#### Quoted passage:
# (Closed for now) Take One Leave One Event- Galaxy Flooring, Pink Drink Machine, Fortune Teller Set etc



## Ariellati (Apr 16, 2020)

Update: Done for now. Thank you to everyone who participated! There are some really generous people out there c:
Hopefully I can do another one of these soon!

Hello all!

This is my first time hosting this type of event, hopefully it'll be a good time.

If you don't know what this is, it's where you take as many items as you want but you leave as many items as you're taking! Thus the take one leave one part c:

No entry fee's! Just want this to be fun, but feel free to tip if you'd like c:

Rules:

-If you take an item, leave an item in its place. You can take as many as you want, but you have to leave just as many
-If interested *please leave a comment down below with your* *player and island name* and I'll pm you a dodo code
-If pm'd please hurry to get here so I don't have anyone waiting
-*If you take more than what you leave I will end the session right away and end this event*
-I will take 2 people at a time
-You're welcome to shop at my Nook's Cranny and Able sisters but *please don't take more than 10mins* in total while you're in my town

Kicks is here too c:
I will be wearing a Captain's hat
My town is Wistfulpie

Some items up for grabs from me:
-Galaxy flooring item
-Pink drink machine item
-Red fortune teller set item
-Star fragments (Aries, large and regular)

#### Provided material:
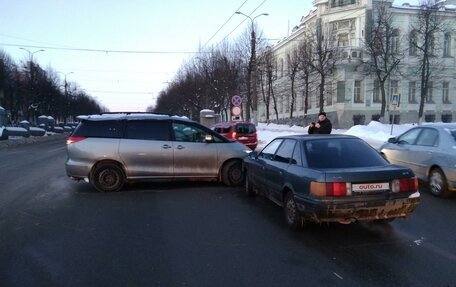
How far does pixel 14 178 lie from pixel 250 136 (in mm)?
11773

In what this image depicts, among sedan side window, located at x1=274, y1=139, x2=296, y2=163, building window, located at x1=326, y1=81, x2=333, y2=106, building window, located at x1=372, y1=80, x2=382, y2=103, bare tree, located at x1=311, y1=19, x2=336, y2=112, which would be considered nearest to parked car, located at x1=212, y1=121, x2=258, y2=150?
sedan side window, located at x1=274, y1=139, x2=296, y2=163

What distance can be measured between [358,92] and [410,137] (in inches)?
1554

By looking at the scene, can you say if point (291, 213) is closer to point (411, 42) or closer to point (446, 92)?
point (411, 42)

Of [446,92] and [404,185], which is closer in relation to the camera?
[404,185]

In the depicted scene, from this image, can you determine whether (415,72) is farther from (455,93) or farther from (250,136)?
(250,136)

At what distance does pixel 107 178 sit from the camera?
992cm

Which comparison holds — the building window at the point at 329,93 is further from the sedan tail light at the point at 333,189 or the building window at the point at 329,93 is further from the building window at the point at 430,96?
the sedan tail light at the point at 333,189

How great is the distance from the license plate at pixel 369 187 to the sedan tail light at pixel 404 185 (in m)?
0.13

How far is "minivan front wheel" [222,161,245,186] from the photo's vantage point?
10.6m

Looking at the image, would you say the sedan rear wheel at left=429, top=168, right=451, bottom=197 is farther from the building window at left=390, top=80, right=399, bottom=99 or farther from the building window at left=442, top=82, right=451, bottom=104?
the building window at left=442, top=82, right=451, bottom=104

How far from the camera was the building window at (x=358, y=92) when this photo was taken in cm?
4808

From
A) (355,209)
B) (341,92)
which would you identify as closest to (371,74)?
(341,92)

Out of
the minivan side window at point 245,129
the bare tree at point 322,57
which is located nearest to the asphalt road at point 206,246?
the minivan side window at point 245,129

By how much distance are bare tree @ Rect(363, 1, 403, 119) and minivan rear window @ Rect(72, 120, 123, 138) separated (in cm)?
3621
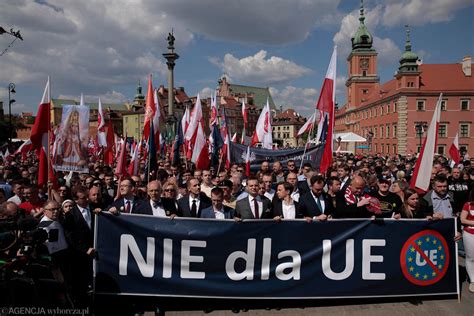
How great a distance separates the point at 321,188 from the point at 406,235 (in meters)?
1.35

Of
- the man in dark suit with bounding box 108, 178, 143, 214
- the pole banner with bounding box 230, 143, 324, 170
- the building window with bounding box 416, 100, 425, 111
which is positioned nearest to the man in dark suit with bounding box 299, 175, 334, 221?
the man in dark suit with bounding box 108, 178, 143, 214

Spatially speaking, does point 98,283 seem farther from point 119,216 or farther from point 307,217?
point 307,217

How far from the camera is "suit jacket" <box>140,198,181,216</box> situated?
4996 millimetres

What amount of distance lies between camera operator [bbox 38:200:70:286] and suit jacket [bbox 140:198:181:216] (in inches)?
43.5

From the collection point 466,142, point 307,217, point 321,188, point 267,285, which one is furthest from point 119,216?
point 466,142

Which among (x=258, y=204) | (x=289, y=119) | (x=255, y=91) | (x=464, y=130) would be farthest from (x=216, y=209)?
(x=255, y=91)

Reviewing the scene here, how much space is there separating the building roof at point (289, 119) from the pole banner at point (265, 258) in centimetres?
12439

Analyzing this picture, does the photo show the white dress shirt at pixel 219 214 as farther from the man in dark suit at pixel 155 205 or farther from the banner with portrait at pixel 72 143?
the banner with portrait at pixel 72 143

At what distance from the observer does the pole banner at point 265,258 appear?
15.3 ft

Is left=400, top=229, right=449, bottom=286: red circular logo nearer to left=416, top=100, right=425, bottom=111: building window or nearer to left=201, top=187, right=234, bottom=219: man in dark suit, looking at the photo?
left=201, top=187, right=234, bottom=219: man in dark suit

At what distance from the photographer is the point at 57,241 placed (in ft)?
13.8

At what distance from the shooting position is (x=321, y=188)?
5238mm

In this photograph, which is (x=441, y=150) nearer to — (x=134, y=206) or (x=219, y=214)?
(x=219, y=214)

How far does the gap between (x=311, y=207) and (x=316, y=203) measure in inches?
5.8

#### Short exercise A:
Check each statement against the forum post and answer yes or no, quoting the words that decide it: (i) Taking part costs an entry fee. (ii) The host lets in two people at a time. (iii) A visitor may take more items than they leave.
#### Short exercise B:
Reproduce the forum post word for word, everything from "Update: Done for" down to "of these soon!".

#### Full output A:
(i) No: "No entry fee's!"
(ii) Yes: "I will take 2 people at a time"
(iii) No: "If you take an item, leave an item in its place."

#### Full output B:
Update: Done for now. Thank you to everyone who participated! There are some really generous people out there c:
Hopefully I can do another one of these soon!